Maybe that’s what we were seeing in the streets all summer and beyond.

Peace (more necessary than ever),

Book Review: Late Migrations (A Natural History of Love and Loss)

Someone here at my blog in a comment suggested this book by Margaret Renkl (a name I knew from the editorial pages of The New York Times) and it was just a lovely collection of short essays that thread the natural world to her family history. Thank you, Patricia, for the recommendation.

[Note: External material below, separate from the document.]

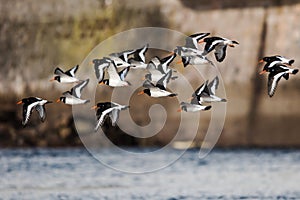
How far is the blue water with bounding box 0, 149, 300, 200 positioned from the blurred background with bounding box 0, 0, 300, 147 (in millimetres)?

While each essay (some less than a page long, some two or three pages) could easily stand on its own as a piece of marvelous writing, the entire Late Migrations (A Natural History of Love and Loss) is best viewed from above, as she masterly weaves and threads her observations of the deep South (Alabama, Georgia, Tennessee) into the lore and stories of her own family’s roots in the same areas in the rural South.

I kept stopping and thinking, how did she do that? I heard echoes of Annie Dillard and others, for sure, but her voice is her own, and her observations of the birds and trees and roots and forests are full of insights of the world outside our doors. (It connects nicely to my last book ready, Vesper Flights by Helen MacDonald, too.)

Reading this is a master class in the structuring of stories, and some of the sentences in this collection were so beautiful, so rich with imagery and insight, that I found myself reading them a few times just to let her words linger in my head (and inspire poems, which I will share another day).

A bonus is that her brother did the illustrations, and each one is an evocative work of art, tied to the writing and stories of Renkl, pulling visuals into the essay collection with perfect balance. The cover, for example, also could easily stand on its own, and the fact that it is her own brother just gives the artwork a little more magical power, I think.